Other county jewelry stores cited for violations of state consumer laws in their respective municipal courts were Las Americas of Bound Brook, which was charged with 87 violations, and Hillsborough Rare Coins of Green Brook, which was charged with 27 violations.

“New Jersey’s cash-for-gold laws remove an avenue for burglars who profit by stealing precious items from law-abiding citizens,” Hoffman said in the release. “They also protect consumers who make the difficult decision, often during hard economic times, to part with their jewelry in exchange for cash.”

“Joint operations such as this bring together the State and County Offices of Weights and Measures, which focus on protecting consumers who sell their jewelry, with criminal law enforcement, enabling us to identify and stop businesses that knowingly buy stolen property – especially items that are stolen during residential burglaries,” Soriano said in the release.

According to state law, a jeweler must weigh and test any proffered jewelry in front of the seller, the release said.

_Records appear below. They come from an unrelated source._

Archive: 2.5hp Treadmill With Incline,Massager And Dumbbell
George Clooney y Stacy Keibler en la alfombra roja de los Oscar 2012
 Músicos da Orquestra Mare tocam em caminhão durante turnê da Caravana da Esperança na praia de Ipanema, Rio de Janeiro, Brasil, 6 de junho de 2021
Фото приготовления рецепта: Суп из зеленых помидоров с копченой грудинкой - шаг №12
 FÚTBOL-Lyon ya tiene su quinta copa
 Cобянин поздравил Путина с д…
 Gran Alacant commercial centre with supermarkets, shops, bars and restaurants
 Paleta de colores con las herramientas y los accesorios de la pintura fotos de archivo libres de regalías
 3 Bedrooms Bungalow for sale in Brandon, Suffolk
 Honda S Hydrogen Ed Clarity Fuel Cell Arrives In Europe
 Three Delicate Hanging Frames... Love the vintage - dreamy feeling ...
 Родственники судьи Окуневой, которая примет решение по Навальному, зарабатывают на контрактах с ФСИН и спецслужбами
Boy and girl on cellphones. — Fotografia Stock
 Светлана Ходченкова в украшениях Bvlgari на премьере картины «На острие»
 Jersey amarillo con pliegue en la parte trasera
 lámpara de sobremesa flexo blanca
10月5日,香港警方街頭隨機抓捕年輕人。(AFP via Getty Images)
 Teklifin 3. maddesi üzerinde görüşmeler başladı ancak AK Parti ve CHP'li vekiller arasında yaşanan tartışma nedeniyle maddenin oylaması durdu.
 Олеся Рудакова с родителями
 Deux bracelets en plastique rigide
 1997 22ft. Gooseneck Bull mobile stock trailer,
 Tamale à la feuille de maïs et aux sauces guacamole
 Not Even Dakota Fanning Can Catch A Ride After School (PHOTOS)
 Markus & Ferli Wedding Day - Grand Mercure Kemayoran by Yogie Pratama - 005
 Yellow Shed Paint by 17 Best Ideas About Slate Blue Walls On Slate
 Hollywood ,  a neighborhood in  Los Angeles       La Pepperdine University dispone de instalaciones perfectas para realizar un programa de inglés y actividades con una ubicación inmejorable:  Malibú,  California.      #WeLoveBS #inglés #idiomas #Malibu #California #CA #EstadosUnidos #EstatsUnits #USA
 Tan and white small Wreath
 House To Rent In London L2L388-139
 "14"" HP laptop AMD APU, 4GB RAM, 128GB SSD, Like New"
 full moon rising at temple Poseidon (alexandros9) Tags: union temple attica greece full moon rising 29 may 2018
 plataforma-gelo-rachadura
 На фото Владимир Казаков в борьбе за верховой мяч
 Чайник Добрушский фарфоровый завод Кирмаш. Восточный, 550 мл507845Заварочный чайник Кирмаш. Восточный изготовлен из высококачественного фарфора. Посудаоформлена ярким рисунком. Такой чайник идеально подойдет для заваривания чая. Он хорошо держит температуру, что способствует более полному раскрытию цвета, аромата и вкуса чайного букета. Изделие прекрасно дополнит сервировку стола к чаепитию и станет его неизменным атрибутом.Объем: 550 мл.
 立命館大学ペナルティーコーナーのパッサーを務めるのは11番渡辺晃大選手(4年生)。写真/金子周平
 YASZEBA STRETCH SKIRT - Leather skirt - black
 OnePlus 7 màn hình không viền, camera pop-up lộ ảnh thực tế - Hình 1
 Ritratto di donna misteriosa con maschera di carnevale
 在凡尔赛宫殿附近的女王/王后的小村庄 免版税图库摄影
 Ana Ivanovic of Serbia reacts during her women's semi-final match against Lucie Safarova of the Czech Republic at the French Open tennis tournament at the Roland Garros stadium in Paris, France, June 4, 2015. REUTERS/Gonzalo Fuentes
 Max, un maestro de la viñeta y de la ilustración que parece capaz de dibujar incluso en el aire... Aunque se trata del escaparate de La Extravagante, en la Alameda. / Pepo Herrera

The jeweler must also use scales certified by Weights and Measures, and post signs stating what the store will pay for various precious metals.

State law intended to protect against the sale of stolen jewelry requires a buyer to obtain proof of the seller’s identity and create a receipt that includes the transaction’s date;  the seller’s name, address and signature; the buyer’s name and address; the type of precious metal bought and it’s weight, fineness and price paid, according to the release.

Other tips for consumers selling their precious metals:

  • Know with whom you are doing business. The buyer of precious metals and jewelry must include their name and address in all advertisements and at the point of purchase.
  • Remember that any weighing and testing of your precious metals or jewelry must be done in plain view of you, the seller.
  • Check the scale being used to weigh your precious metals or jewelry. The scale must bear a blue New Jersey Office of Weights and Measures sticker, dated to show the scale has been tested by the State within the last 12 months. Make sure the scale bears a seal that is not broken; a broken seal indicates possible tampering.
  • Prices must be prominently posted.
  • Be sure to get a complete sales receipt. The receipt must include the buyer’s name and address; the date of the transaction; the names of the precious metals purchased; the fineness and weights of the precious metals purchased; the prices paid for the precious metals at the standard measures of weight; and the name, address, and signature of the seller.
  • After the sale, the buyer is required to keep the item purchased for at least two business days; and to keep a serialized receipt of each transaction for at least one year.